MEU ENCONTRO COM SARAMAGO
Lá estava o livro sobre a bancada do armário, no
lugar onde todas as noites apanho a leitura corrente, aquela que estou fazendo
para atenuar as durezas do dia-a-dia. Sugeriu-me discretamente que vencesse a
resistência, empreendendo a leitura do Saramago.
Não que, por qualquer motivo, eu não gostasse do
autor, mas achava um texto intrincado demais, difícil de atravessar, quase um
labirinto ou um quebra-cabeças de palavras, que precisava de concentração e
vigília constantes para encontrar a saída, isto é, o sentido. Como não tenho
tido nem uma nem outra coisa tão facilmente (a cabeça sempre perdida em
misteriosas esferas cotidianas), vinha adiando o encontro com o escritor
português.
Nessa noite, o livro nas mãos como única opção, decidi
ceder. Fui rodeando o objeto físico e prevendo o encontro, apalpando e sentindo
a textura do papel, cheirando e ganhando intimidade. Comecei pelo título, a capa,
o prefácio, a dedicatória, a orelha e o posfácio. De repente, deparo comigo já
no final da primeira página! Lá estava eu, vertiginosa e segura, mergulhando n’As
Pequenas Memórias do menino que precedeu o escritor.
Logo de saída entendi e gostei do recado na
epígrafe: "Deixa-te levar pela criança que foste" (O Livro Dos
Conselhos). Foram páginas e páginas de encantamento e poesia. Algumas paradas
para deixar a inundação na lagoa dos olhos escoar e retomar o foco.
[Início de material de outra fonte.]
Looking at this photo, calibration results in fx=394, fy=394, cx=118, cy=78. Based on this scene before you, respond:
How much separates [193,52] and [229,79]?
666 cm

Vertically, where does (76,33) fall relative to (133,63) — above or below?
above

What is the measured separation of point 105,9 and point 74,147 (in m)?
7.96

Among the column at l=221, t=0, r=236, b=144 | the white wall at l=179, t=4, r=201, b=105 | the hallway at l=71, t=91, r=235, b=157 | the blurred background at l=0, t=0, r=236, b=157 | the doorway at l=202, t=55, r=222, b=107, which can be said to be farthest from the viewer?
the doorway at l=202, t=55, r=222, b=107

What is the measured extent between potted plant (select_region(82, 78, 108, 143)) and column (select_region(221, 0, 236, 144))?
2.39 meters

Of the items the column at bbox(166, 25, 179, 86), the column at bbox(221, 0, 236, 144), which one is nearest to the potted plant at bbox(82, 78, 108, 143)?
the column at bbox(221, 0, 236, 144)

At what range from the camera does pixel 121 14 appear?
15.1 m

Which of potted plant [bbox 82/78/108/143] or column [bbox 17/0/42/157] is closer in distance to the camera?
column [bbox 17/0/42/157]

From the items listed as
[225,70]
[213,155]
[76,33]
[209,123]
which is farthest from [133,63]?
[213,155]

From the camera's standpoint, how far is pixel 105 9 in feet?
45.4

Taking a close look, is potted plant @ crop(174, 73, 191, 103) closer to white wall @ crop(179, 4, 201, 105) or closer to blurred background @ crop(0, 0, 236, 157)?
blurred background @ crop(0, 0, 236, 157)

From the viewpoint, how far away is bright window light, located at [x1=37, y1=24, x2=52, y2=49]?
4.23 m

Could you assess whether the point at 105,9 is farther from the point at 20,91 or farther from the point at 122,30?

Muitas
lembranças e uma vontade enorme de falar eu mesma das minhas escondidas, tão
pequenas e fugidias memórias. Da criança que, quase como se estivesse em uma
outra vida, eu mesma fui algum dia.
Decerto, Saramago aguçou minhas lembranças e meus
sentidos. Relâmpagos fugiam do esquecimento, cruzando o céu carregado de meu
passado.
Gostaria que quando fosse cair todo esse temporal, que
caísse daquela forma singela e franca, como faz o autor. Pode ser qualquer dia
desses, histórias que falem das duas classes que dividem o mundo – os velhos e
as crianças –, da mãe de uma garotinha morena sob uma jaqueira enorme,
protegendo e ameaçando o ponto do ônibus, de uma noite escura e um saci
inusitado, narrativas que se recomponham dentro de mim, e abram caminho, e
busquem rumo.
Duvidosa, sempre, de qualquer exatidão, já que a
memória, como nos mostra Saramago, é sempre imprecisa e esquiva. "Às
vezes pergunto-me se certas recordações são realmente minhas, se não serão mais
do que lembranças alheias de episódios de que eu tivesse sido ator inconsciente
e dos quais só mais tarde vim a ter conhecimento por me terem sido narrados..."
– diz o escritor.
Duvidosa, sim, imprecisa e esquiva, mas minha.